狂乱的意志失去了锚点,滔天的杀意失去了方向。阵线中响起压抑不住的、含义不明的嘶鸣与骚动,铁板一块的凶煞气焰,肉眼可见地萎靡、涣散。
就在这士气彻底逆转,天地之势骤分的关口。
立于兜率宫前的道人忽而抬起手指。
徐夫人剑凌空而起。
周衍持剑,指向远方那妖氛翻腾、却已显露颓乱的水族本阵。他的动作并不快,却牵引了天地间所有的光与视线。
而后,开口。
声音不高,却如金铁交鸣,一字一顿,巍峨肃穆:
“今,以三皇之薪火,秦皇之法度,后土之载物,伏羲之经纬,轩辕之旗旌,兵主之戟铖,女娲之造化,太上之玄纲——”
“立此封神榜。”
剑锋遥指,寒芒割裂天光:
“三皇见证,万灵共听。”
“今,纲常既立,法度已成。”
“以人间之火,讨伐旧世残秽,失序之潮,天地之顽疾,违逆之叛神,当以何立于天地之间?!”
封神,封神……
道人心底闪过了无数的画面,最后平静道:
“为我族薪火不灭,为身后万家炊烟。”
“荡涤邪祟!”
“胜,则薪火不绝,神魔俯首,败,则万古同寂。”
“唯以——杀!!!”
沉默了一瞬间。
无数人,地祇,在铭刻了诸多名号的封神榜前,行礼高呼,兜率宫高悬于上,不知道多少大地上的生灵齐齐高呼,明明只是人族的声音,汇聚起来,却犹如真正的山呼海啸。
“喏!!!”
后世被记录的封神大战自此开启,蓄势十日。
战旗如林,轰然前指。
杀声,第一次彻底压过了江涛。
江渎神神色难看,忽觉眼前一花。
周衍手中射日箭已遥遥指来。
道人双目冰冷。
第561章 所向披靡!
射日箭?不好!!
感知到那遥远的杀机。
江渎神瞳孔骤缩。
周衍的射日箭射杀了史思明之后,是由郭子仪亲自带人送了回来,这位名将,能一路行至于此刻,就是在于他知道什么事情可以做,什么事情不可以做,什么东西能拿,什么东西不能拿。
虽然说这射日箭里面的人道气运已经不再如同之前那样显赫恢弘,但是此刻借助封神榜开榜的磅礴大势,还可以展现出几分锋芒,江渎神被封神榜代表着的磅礴大势牵制心神,一时间反应不及。
看到周衍出手,这才反应过来。
箭未至,杀意已如冰针扎入眉心。
没有犹豫,没有余地——
此身乃是四渎之首!
共工尊神麾下,最强水神。
江渎神喉咙里滚出一声非人的低吼,周身神光炸裂。

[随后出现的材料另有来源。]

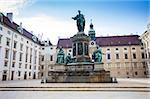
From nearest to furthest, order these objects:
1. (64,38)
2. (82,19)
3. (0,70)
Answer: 1. (82,19)
2. (0,70)
3. (64,38)

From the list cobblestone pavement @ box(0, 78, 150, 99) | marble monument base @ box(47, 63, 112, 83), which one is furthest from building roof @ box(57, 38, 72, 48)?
cobblestone pavement @ box(0, 78, 150, 99)

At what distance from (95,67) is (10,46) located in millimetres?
22890

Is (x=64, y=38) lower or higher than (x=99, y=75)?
higher

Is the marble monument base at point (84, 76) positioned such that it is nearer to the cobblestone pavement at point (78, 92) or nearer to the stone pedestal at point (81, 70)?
the stone pedestal at point (81, 70)

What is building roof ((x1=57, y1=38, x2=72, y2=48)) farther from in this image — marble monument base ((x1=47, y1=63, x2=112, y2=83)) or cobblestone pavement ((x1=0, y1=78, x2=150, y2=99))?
cobblestone pavement ((x1=0, y1=78, x2=150, y2=99))

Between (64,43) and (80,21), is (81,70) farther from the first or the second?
(64,43)

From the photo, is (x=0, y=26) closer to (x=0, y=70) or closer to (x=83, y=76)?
(x=0, y=70)

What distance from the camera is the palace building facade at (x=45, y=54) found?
3434 cm

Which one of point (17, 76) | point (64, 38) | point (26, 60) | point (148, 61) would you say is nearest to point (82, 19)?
point (17, 76)

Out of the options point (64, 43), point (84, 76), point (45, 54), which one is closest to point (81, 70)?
point (84, 76)

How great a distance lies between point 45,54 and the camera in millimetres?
53688

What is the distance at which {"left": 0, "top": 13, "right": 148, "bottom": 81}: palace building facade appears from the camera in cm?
3434

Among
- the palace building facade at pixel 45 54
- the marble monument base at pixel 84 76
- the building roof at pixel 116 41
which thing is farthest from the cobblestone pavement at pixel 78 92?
the building roof at pixel 116 41

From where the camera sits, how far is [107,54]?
51.9 metres
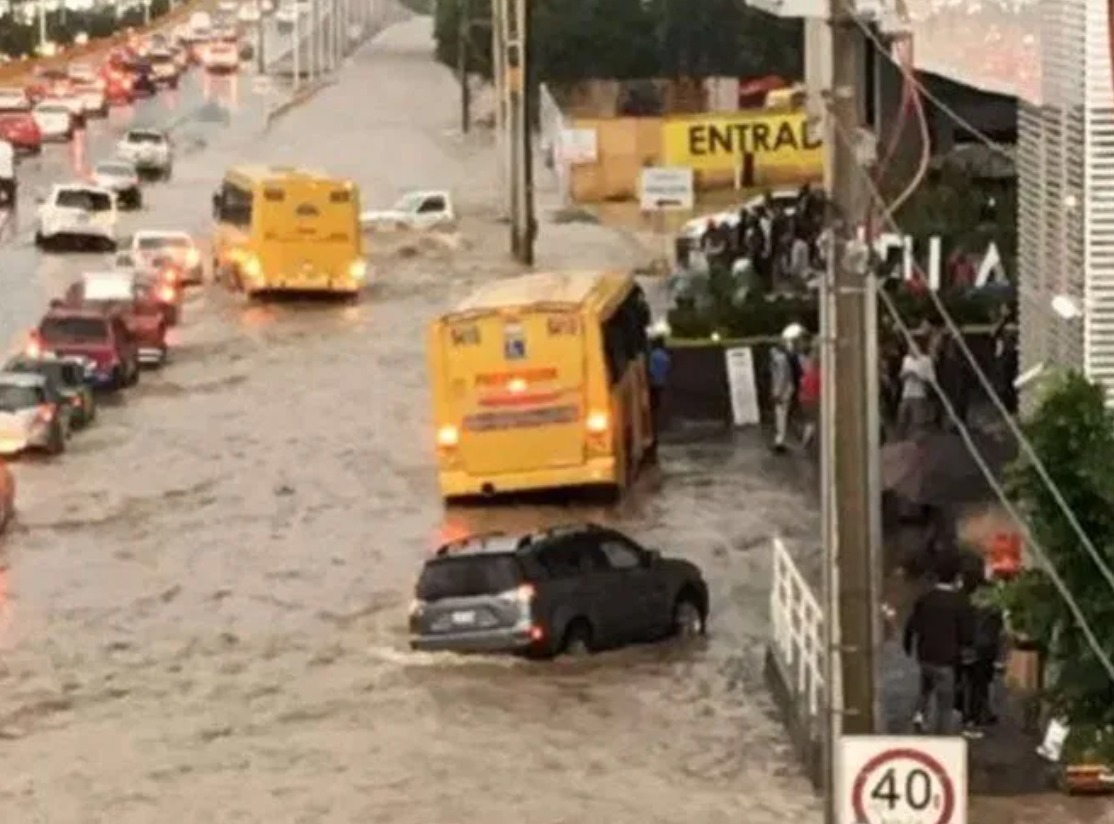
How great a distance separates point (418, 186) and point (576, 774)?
71.3 metres

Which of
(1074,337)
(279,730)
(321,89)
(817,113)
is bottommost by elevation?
(321,89)

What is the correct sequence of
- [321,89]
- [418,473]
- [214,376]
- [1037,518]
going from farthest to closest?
[321,89]
[214,376]
[418,473]
[1037,518]

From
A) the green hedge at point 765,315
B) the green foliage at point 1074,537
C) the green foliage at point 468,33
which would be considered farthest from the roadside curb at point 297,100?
the green foliage at point 1074,537

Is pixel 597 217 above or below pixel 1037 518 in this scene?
below

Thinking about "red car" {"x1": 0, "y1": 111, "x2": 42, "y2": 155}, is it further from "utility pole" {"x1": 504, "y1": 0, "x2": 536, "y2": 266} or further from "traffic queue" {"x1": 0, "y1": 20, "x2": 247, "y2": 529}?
"utility pole" {"x1": 504, "y1": 0, "x2": 536, "y2": 266}

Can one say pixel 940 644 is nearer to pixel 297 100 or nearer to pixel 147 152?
pixel 147 152

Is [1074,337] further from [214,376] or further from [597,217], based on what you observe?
[597,217]

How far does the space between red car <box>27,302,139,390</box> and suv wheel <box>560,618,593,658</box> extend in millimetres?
20108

锦袍在百万分之一刹那里化为齑粉,苍老躯壳直接展现本相,显露出其下奔流的幽蓝本源,神魔之气冲天而起,刹那之间,已是二品巅峰。
四渎之首的本相。
以自身的元神,彻底驾驭了自身本源之权柄,彻底展现出来的极致,几乎在他显形的同一瞬——射日箭已到了面前。
从兜率宫前那一点冷冽的指尖迸发,初始只有针尖大小,转眼已炽白到吞噬一切色彩。千分之一个刹那内,它撕裂空气,拉成一道笔直、纯粹的光之洪流。

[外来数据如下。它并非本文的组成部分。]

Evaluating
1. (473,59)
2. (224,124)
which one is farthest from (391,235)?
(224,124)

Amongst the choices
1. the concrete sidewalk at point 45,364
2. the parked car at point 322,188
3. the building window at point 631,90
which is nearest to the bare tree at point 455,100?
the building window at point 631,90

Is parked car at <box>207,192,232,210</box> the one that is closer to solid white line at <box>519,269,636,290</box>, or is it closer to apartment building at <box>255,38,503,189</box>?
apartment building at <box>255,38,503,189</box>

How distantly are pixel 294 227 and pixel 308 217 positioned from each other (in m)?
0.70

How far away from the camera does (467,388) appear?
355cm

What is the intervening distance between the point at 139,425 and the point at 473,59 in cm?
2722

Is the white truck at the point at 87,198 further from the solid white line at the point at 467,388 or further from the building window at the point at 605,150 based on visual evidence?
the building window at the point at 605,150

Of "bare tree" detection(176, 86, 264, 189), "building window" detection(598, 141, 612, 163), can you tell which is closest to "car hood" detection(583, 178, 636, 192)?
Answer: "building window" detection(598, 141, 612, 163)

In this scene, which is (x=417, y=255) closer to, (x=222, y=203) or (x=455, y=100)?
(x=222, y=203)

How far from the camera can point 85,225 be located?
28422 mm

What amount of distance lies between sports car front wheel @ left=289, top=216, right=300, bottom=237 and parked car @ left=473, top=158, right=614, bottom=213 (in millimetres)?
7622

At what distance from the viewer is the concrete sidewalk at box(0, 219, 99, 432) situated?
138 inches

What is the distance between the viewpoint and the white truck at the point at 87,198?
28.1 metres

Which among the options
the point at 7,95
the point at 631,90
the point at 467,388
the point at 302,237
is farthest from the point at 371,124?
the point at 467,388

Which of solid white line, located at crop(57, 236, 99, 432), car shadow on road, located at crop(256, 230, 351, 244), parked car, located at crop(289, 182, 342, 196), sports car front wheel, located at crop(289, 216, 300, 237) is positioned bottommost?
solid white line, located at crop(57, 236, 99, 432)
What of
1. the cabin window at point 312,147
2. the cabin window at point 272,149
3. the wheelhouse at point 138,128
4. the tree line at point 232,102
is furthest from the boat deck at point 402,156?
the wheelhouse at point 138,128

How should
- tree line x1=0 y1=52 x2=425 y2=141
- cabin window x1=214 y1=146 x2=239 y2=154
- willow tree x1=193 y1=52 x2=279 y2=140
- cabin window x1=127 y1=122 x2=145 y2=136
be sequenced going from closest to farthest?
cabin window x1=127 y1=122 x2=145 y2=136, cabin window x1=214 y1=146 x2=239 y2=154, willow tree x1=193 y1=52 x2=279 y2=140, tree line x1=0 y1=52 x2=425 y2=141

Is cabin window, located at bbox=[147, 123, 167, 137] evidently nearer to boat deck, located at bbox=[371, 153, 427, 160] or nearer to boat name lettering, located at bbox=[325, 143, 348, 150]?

所过之处,天低发出不堪重负的呻吟,留下久久不散的灼痕轨迹。
本座乃是四渎……
四渎……
四……
死!!!
江渎神瞳中,只映出这一线炽白。
退!!!
什么共工麾下老臣,什么四渎之首,顶尖水神。
在这一箭之下都没有什么意义。
只剩下了生死的抉择。
本能压倒了神性的桀骜,权柄和本源发挥到了极致,所有神通在刹那间燃烧,开启本源,展现出本相,为的不是厮杀,也不是死战,而是纯粹无比的逃命。
光柱擦着他右侧躯干犁过。
速度太快,在这一瞬间只是一片死寂。
接触的瞬间,护体神光如沸汤泼雪般消融,神魔本相,万劫不坏,却直接化为虚无。血肉、骨骼,在绝对的压制下,被彻底抹去。一道深可见【本源】的沟壑,出现在他庞大的身躯右侧。
边缘光滑如镜,萦绕着丝丝毁灭气息。
江渎神转瞬化作了人形,捂着自己的伤口,脸色苍白。
一点点,就差一点点,就要步入了无支祁的后尘了,这一次可没有尊神共工来保护,一旦被射中,弑神权柄展开,哪怕是他也是毫无半点的活命机会。
而箭矢化作的光柱,未曾有半分迟滞。
贯穿了江渎神残留的虚影,贯入下方翻腾的江涛。
轰——!!!
百里江面,豁然中分。
江渎神缓缓转头看去。
一道宽度超过十丈的绝对真空通道,凭空出现。通道两侧的水墙高达百丈,断面光滑如刀切,悬浮在空中,竟一时无法合拢。通道内的江水,以及其中来不及逃离的数百水族精锐、两名统兵神将,在光柱及体的千万分之一个呼吸内,便已崩解。
持续了三个呼吸。
光柱最终消失在遥远天际,只留下一条笔直、空洞、缓缓弥合的水路伤痕,以及空气中久久不散的焦灼气息,与毁灭的余温。
毫不犹豫,江渎神施展了最强的遁术。
江渎神在三千丈外稳住身形,右侧身躯传来空洞的剧痛。他低头,看向那光滑的伤口,又缓缓抬头,望向百里外那道触目惊心的江面伤疤,与其中空空荡荡的虚无。
!!!
冰冷的目光锁定了自己。
重创的江渎神微微抬眸,看到远处,然后呼吸猛然一滞。
此时此刻,已经算得上是天地之中,风起云涌。
苍古的兜率宫悬浮于天穹裂隙之下,青铜巨环缓缓轮转,碾过虚空的声音低沉如大地脉动。宫檐之上,那袭蓝袍静立,风吹袍角,猎猎翻卷如垂天之云。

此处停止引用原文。